Both of those games needed to make sacrifices, however, due to their MMO nature. The grind. The repetitive quests. All that padding to keep people playing for years. SWTOR functions pretty well as a singleplayer game, and these days lets you focus on the best parts: the class and expansion storylines. But it's cursed with a rubbish, creaky combat system and some of the MMO trappings are still unavoidable. Galaxies, meanwhile, only exists inside fan-maintained servers, and while there's a lot to be said for its take on Star Wars, it's also not really a game that comes into its own unless you're willing to engage with the multiplayer side of things.
The Baldur's Gate 3 model also offers something that neither of those MMOs have: a simulation layer, reflecting the TTRPG philosophy of letting players do whatever they want. The way Larian lets players employ spells like telekinesis to move objects around or even just use their strength to turn a whole bunch of crates into a staircase elevates Baldur's Gate 3 well above its contemporaries. And it's just nice to be rewarded for creativity.

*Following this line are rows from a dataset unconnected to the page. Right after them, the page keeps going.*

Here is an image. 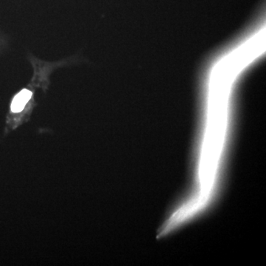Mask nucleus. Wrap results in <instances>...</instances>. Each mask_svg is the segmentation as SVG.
I'll return each mask as SVG.
<instances>
[{"label":"nucleus","instance_id":"1","mask_svg":"<svg viewBox=\"0 0 266 266\" xmlns=\"http://www.w3.org/2000/svg\"><path fill=\"white\" fill-rule=\"evenodd\" d=\"M31 96L32 93L28 90H23L21 91L13 100L11 104V110L14 112H21Z\"/></svg>","mask_w":266,"mask_h":266}]
</instances>
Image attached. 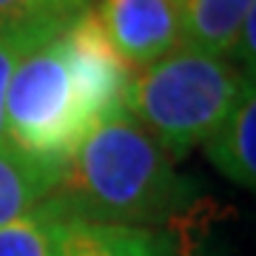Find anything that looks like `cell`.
<instances>
[{"instance_id":"8992f818","label":"cell","mask_w":256,"mask_h":256,"mask_svg":"<svg viewBox=\"0 0 256 256\" xmlns=\"http://www.w3.org/2000/svg\"><path fill=\"white\" fill-rule=\"evenodd\" d=\"M174 250L176 239L168 230L63 216L54 208L48 256H174Z\"/></svg>"},{"instance_id":"8fae6325","label":"cell","mask_w":256,"mask_h":256,"mask_svg":"<svg viewBox=\"0 0 256 256\" xmlns=\"http://www.w3.org/2000/svg\"><path fill=\"white\" fill-rule=\"evenodd\" d=\"M52 225H54V205L48 200L26 216L0 225V256H48Z\"/></svg>"},{"instance_id":"277c9868","label":"cell","mask_w":256,"mask_h":256,"mask_svg":"<svg viewBox=\"0 0 256 256\" xmlns=\"http://www.w3.org/2000/svg\"><path fill=\"white\" fill-rule=\"evenodd\" d=\"M60 37L94 126L111 114L126 111L134 68L114 52L92 6L80 12Z\"/></svg>"},{"instance_id":"9c48e42d","label":"cell","mask_w":256,"mask_h":256,"mask_svg":"<svg viewBox=\"0 0 256 256\" xmlns=\"http://www.w3.org/2000/svg\"><path fill=\"white\" fill-rule=\"evenodd\" d=\"M182 46L230 60L239 28L256 0H185L182 6Z\"/></svg>"},{"instance_id":"30bf717a","label":"cell","mask_w":256,"mask_h":256,"mask_svg":"<svg viewBox=\"0 0 256 256\" xmlns=\"http://www.w3.org/2000/svg\"><path fill=\"white\" fill-rule=\"evenodd\" d=\"M74 18L60 0H0V43L20 57L60 37Z\"/></svg>"},{"instance_id":"6da1fadb","label":"cell","mask_w":256,"mask_h":256,"mask_svg":"<svg viewBox=\"0 0 256 256\" xmlns=\"http://www.w3.org/2000/svg\"><path fill=\"white\" fill-rule=\"evenodd\" d=\"M200 191L176 174L165 154L128 111L100 120L63 162L48 202L63 216L117 225H165L182 220Z\"/></svg>"},{"instance_id":"5b68a950","label":"cell","mask_w":256,"mask_h":256,"mask_svg":"<svg viewBox=\"0 0 256 256\" xmlns=\"http://www.w3.org/2000/svg\"><path fill=\"white\" fill-rule=\"evenodd\" d=\"M102 32L134 72L182 46V9L176 0H97Z\"/></svg>"},{"instance_id":"5bb4252c","label":"cell","mask_w":256,"mask_h":256,"mask_svg":"<svg viewBox=\"0 0 256 256\" xmlns=\"http://www.w3.org/2000/svg\"><path fill=\"white\" fill-rule=\"evenodd\" d=\"M174 256H210V254H205V250H188V254H185V250H180V248H176Z\"/></svg>"},{"instance_id":"7c38bea8","label":"cell","mask_w":256,"mask_h":256,"mask_svg":"<svg viewBox=\"0 0 256 256\" xmlns=\"http://www.w3.org/2000/svg\"><path fill=\"white\" fill-rule=\"evenodd\" d=\"M14 63H18V52L0 43V142H6V88Z\"/></svg>"},{"instance_id":"3957f363","label":"cell","mask_w":256,"mask_h":256,"mask_svg":"<svg viewBox=\"0 0 256 256\" xmlns=\"http://www.w3.org/2000/svg\"><path fill=\"white\" fill-rule=\"evenodd\" d=\"M92 128L63 37L18 57L6 88V142L43 162L63 165Z\"/></svg>"},{"instance_id":"9a60e30c","label":"cell","mask_w":256,"mask_h":256,"mask_svg":"<svg viewBox=\"0 0 256 256\" xmlns=\"http://www.w3.org/2000/svg\"><path fill=\"white\" fill-rule=\"evenodd\" d=\"M176 3H180V6H182V3H185V0H176Z\"/></svg>"},{"instance_id":"4fadbf2b","label":"cell","mask_w":256,"mask_h":256,"mask_svg":"<svg viewBox=\"0 0 256 256\" xmlns=\"http://www.w3.org/2000/svg\"><path fill=\"white\" fill-rule=\"evenodd\" d=\"M60 3H63L66 9L72 12V14H80V12H86L88 6H94L97 0H60Z\"/></svg>"},{"instance_id":"52a82bcc","label":"cell","mask_w":256,"mask_h":256,"mask_svg":"<svg viewBox=\"0 0 256 256\" xmlns=\"http://www.w3.org/2000/svg\"><path fill=\"white\" fill-rule=\"evenodd\" d=\"M210 165L236 188H256V92L254 86L242 94L228 120L205 142Z\"/></svg>"},{"instance_id":"ba28073f","label":"cell","mask_w":256,"mask_h":256,"mask_svg":"<svg viewBox=\"0 0 256 256\" xmlns=\"http://www.w3.org/2000/svg\"><path fill=\"white\" fill-rule=\"evenodd\" d=\"M63 165L43 162L37 156L0 142V225L32 214L54 194Z\"/></svg>"},{"instance_id":"7a4b0ae2","label":"cell","mask_w":256,"mask_h":256,"mask_svg":"<svg viewBox=\"0 0 256 256\" xmlns=\"http://www.w3.org/2000/svg\"><path fill=\"white\" fill-rule=\"evenodd\" d=\"M250 86L254 80L225 57L176 46L134 72L126 111L165 148V154L180 156L202 146Z\"/></svg>"}]
</instances>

There's no reason why this couldn't be applied to a Star Wars RPG, where you could use the Force to manipulate the environment, or even a bounty hunter's grappling hook. I've been playing a Star Wars-themed Black Star TTRPG campaign with some of my colleagues recently and made short work of some trandoshan mercenaries by using my grappling hook to bring down a tree on top of them, which felt cooler than just about anything I ever did in KOTOR. Gimme more of that.
The developer most likely to pull this kind of thing off is, naturally, Larian. It's already proved itself more than capable of adapting a TTRPG. And there would be a pleasing symmetry to it all: BioWare went from a D&D CRPG to a Star Wars RPG, and with the BioWare magic now gone, Larian's really taken the mantle as the RPG developer of the moment. This is not to say that I consider Larian the 'new BioWare'. It's a very different kind of studio and charting its own course. The approach it takes with RPGs is much more systems heavy and flexible. What it's doing, honestly, is a lot more exciting.
Sadly, I'm not sure if Larian would be interested in such a proposition, as much as I'd be willing to let Vader chop off my hand to make it happen. While EA no longer has exclusive control over the licence, Larian would still have to work with Lucasfilm Games, and I'm not convinced this arrangement would give the studio the kind of flexibility it's used to. Sure, it had to work with Hasbro for Baldur's Gate 3, but D&D has always been pretty malleable—it's a brand driven by its community. Disney is comparatively tyrannical. Then there's the fact that Larian mostly seems interested in fantasy RPGs. The last time it delved into sci-fi was way back in '97, with its first game, LED Wars.
Then again, I never thought we'd be so lucky to ever get a Baldur's Gate from Larian, yet here we are. Miracles do happen. And now that I've committed this to the page, I don't think I'll ever be able to stop thinking about it. It's inevitable: I'm going to be standing outside Swen Vincke's home, in the rain, with a boombox and a lightsaber, pleading for him to make me the happiest man in the world. Sorry, Swen.